**What you need to do:** Word for word, restate the data that follows, omitting the images.

**Data section:**

_ _ _ _ _ _ _

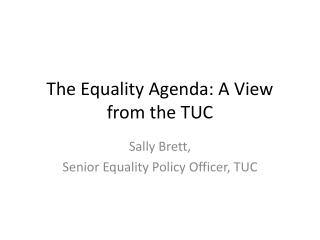 The Equality Agenda: A View from the TUC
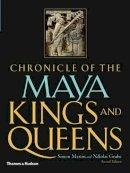 Martin, Simon; Grube, Nikolai - Chronicle of the Maya Kings and Queens - 9780500287262 - V9780500287262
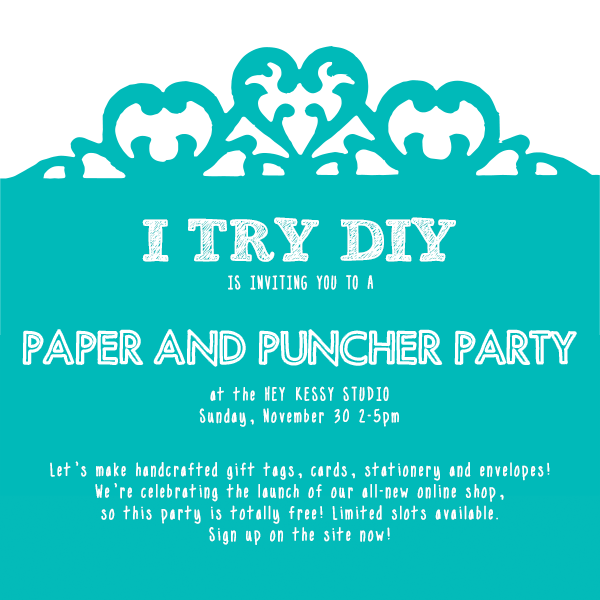 I Try DIY | You're invited to the I Try DIY Paper and Puncher Party!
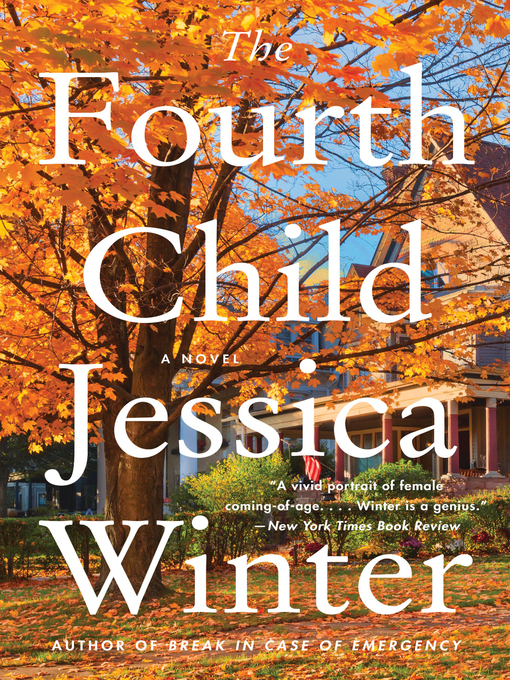 Title details for The Fourth Child by Jessica Winter - Available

_ _ _ _ _ _ _

**Reply:**
 The Equality Agenda: A View from the TUC
 Martin, Simon; Grube, Nikolai - Chronicle of the Maya Kings and Queens - 9780500287262 - V9780500287262
 I Try DIY | You're invited to the I Try DIY Paper and Puncher Party!
 Title details for The Fourth Child by Jessica Winter - Available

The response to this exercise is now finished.